Prompt: An identical copy of every entry below is the required output.

======== Study material ========

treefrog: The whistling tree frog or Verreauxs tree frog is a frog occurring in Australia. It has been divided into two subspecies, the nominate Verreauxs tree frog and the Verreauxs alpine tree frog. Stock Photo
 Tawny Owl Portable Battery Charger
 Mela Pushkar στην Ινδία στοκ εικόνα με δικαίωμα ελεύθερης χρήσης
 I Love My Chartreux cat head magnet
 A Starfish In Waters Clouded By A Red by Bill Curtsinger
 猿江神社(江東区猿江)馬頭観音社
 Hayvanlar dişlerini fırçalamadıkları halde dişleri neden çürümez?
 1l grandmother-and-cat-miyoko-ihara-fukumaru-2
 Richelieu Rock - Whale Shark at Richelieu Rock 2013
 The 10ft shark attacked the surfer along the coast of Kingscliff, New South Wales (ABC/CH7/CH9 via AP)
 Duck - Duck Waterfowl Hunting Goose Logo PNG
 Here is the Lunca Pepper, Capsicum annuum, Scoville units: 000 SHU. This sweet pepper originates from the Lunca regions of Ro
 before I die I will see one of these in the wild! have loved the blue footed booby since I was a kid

========

Solution for this problem:
treefrog: The whistling tree frog or Verreauxs tree frog is a frog occurring in Australia. It has been divided into two subspecies, the nominate Verreauxs tree frog and the Verreauxs alpine tree frog. Stock Photo
 Tawny Owl Portable Battery Charger
 Mela Pushkar στην Ινδία στοκ εικόνα με δικαίωμα ελεύθερης χρήσης
 I Love My Chartreux cat head magnet
 A Starfish In Waters Clouded By A Red by Bill Curtsinger
 猿江神社(江東区猿江)馬頭観音社
 Hayvanlar dişlerini fırçalamadıkları halde dişleri neden çürümez?
 1l grandmother-and-cat-miyoko-ihara-fukumaru-2
 Richelieu Rock - Whale Shark at Richelieu Rock 2013
 The 10ft shark attacked the surfer along the coast of Kingscliff, New South Wales (ABC/CH7/CH9 via AP)
 Duck - Duck Waterfowl Hunting Goose Logo PNG
 Here is the Lunca Pepper, Capsicum annuum, Scoville units: 000 SHU. This sweet pepper originates from the Lunca regions of Ro
 before I die I will see one of these in the wild! have loved the blue footed booby since I was a kid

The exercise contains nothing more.